1. The current rate of technological advancement is so steep as to make even 100 years hence, a nanosecond in the grand scheme, absolutely unknowable.

2. Sufficiently advanced technologies would be indistinguishable, intentionally, a la Star Trek's noncontact per Federation agreement.

3. In terms of the author's "Great Filter" idea, maybe some fraction of the supernovas observed by astronomers are really interstellar industrial accidents.



> 2. Sufficiently advanced technologies would be indistinguishable, intentionally, a la Star Trek's noncontact per Federation agreement.

would be? Why on earth would they inevitably - every single one of them - develop such a civilization? We most certainly haven't; we'll set aside a few areas as parks, but even those are heavily contaminated by our civilization.

Why wouldn't they make Dyson spheres around all their stars - spheres which ought to have shown up on our infrared surveys - and use that energy? Think of all the computations and matter they'd be wasting by just letting the star blaze away. A few parks, sure, but an entire universe of them?

That point sounds like wishful thinking. 'They'll be, like, cosmic hippies man - they won't want to go around harshing Mother Nature's groove.'

> 3. In terms of the author's "Great Filter" idea, maybe some fraction of the supernovas observed by astronomers are really interstellar industrial accidents.

Then why aren't the astronomers & astrophysicists in a tizzy about how all these supernovas simply don't mesh with the well-thought-out models? Supernovas are the outcomes of processes which take millions upon millions (or billions) of years to finish. I doubt their models of include a random fudge factor to explain away alien Homers.

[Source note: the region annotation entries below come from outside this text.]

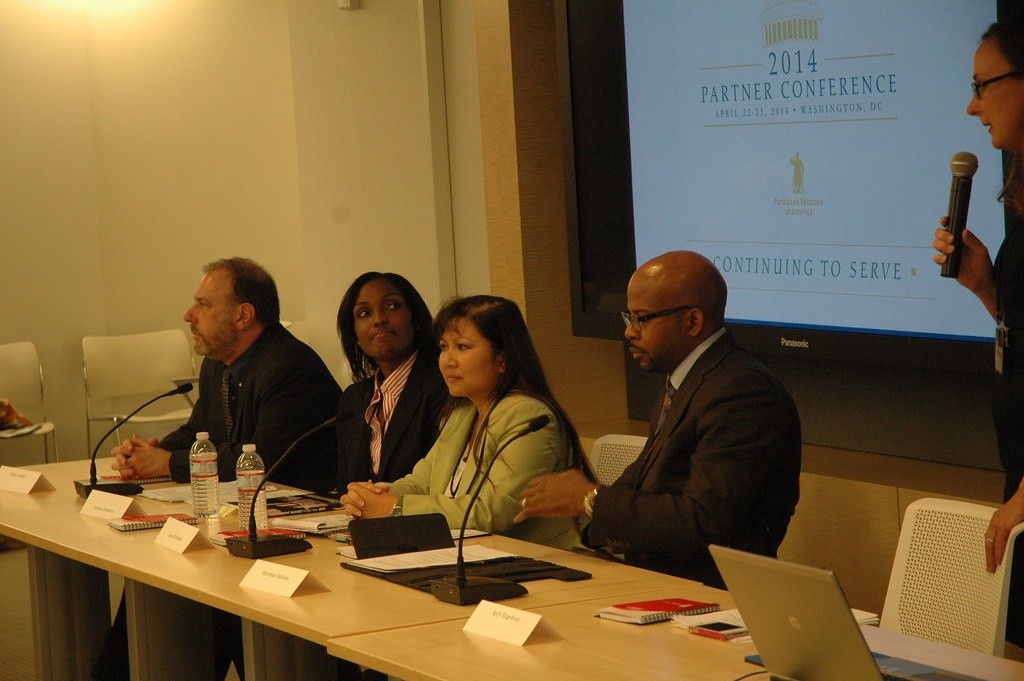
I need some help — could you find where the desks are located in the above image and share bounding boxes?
[327,583,1024,681]
[0,456,704,681]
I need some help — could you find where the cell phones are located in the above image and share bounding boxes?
[690,621,749,640]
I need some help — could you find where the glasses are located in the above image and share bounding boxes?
[620,305,692,333]
[971,68,1023,97]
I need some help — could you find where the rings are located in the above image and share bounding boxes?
[985,537,995,543]
[522,497,527,510]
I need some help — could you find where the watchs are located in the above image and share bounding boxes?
[390,495,404,517]
[583,486,601,518]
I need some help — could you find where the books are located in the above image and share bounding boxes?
[597,599,720,625]
[106,512,198,531]
[100,475,171,485]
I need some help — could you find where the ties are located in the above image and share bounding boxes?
[634,382,675,486]
[221,365,235,444]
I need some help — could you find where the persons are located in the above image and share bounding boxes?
[88,256,344,681]
[513,250,802,592]
[325,272,453,503]
[337,296,595,552]
[934,23,1024,653]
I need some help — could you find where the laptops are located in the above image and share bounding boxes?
[706,544,987,681]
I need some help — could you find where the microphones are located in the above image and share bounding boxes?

2. "...cosmic hippies man -" We are not hippies (there are some) but we have to struggle to get permission to remove a beaver dam even if it is flooding our home, and we are far from ADVANCED! The reasons for noncontact may be as beyond our comprehension as a sump pump is to a beaver.

3. Don't get too attached to current favorite theories-Dark Matter-Dark Energy-etc(massive fudge factor) because they are always subject to reinterpretation when new data is uncovered. "Difficult to see, Always in motion the future is."

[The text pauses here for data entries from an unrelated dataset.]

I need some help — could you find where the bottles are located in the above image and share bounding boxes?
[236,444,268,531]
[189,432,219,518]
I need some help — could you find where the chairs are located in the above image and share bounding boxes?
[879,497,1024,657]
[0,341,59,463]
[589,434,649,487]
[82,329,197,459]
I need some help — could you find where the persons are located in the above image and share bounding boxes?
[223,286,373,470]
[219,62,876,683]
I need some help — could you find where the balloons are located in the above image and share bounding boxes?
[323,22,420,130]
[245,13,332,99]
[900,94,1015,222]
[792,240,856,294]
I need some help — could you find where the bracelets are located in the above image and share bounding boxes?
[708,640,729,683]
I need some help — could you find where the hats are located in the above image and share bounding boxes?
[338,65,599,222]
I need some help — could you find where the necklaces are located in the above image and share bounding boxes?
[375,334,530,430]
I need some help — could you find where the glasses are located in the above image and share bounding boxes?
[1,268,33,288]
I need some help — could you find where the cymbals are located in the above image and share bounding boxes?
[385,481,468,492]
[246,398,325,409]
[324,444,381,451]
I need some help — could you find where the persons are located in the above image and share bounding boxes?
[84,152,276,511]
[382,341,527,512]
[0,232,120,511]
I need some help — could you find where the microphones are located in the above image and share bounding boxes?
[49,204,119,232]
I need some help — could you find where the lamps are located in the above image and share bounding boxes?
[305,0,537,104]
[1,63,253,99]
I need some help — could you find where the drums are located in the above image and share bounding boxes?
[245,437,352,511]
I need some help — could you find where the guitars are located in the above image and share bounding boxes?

Said beaver dam is filtering a river bearing thousands of chemicals and substances foreign to it before man; is constructed of trees which flourish in the area because of man - where it isn't using outright man-made ingredients like plastics; and supports a pond with alien invaders or just smaller species (because of the excess heat caused by the lack of forest). And this isn't even trying very hard for examples of how even 'natural' features are unnatural and modified for our convenience. Radionuclides are a signature of man's presence that will never go away.

> 3. Don't get too attached to current favorite theories-Dark Matter-Dark Energy-etc(massive fudge factor) because they are always subject to reinterpretation when new data is uncovered.

And what does dark energy and other fudge factors relating to the overall structure of the universe have to do with narrow models of stellar evolution and the inevitable supernovae of any stars over the Chandrasekhar limit? Either admit it's baseless speculation (and not even bad humor), or provide an example of a star blowing when our equations say it shouldn't.


"It's just surprising from conventional theory that such a star exploded." http://dsc.discovery.com/news/2009/03/23/star-supernova.html


Ridiculous Yoda quotes aside...

Which "we" are you referring to? Your idealized American conservationist, Canadians, Mexicans, Brazilians? Tibetans? Chinese? North Koreans? Australians? Indians? Nigerians?

There are many human cultures on our planet which haven't created bureaucracy preventing them from taking advantage of natural resources, and some of them are as technologically advanced as any other culture on our planet.


I'm sorry you missed the point. I think I offended your sensibilities, but I was referring to all mankind and how we do care about other forms of life and propose that more advanced civilizations would even more so.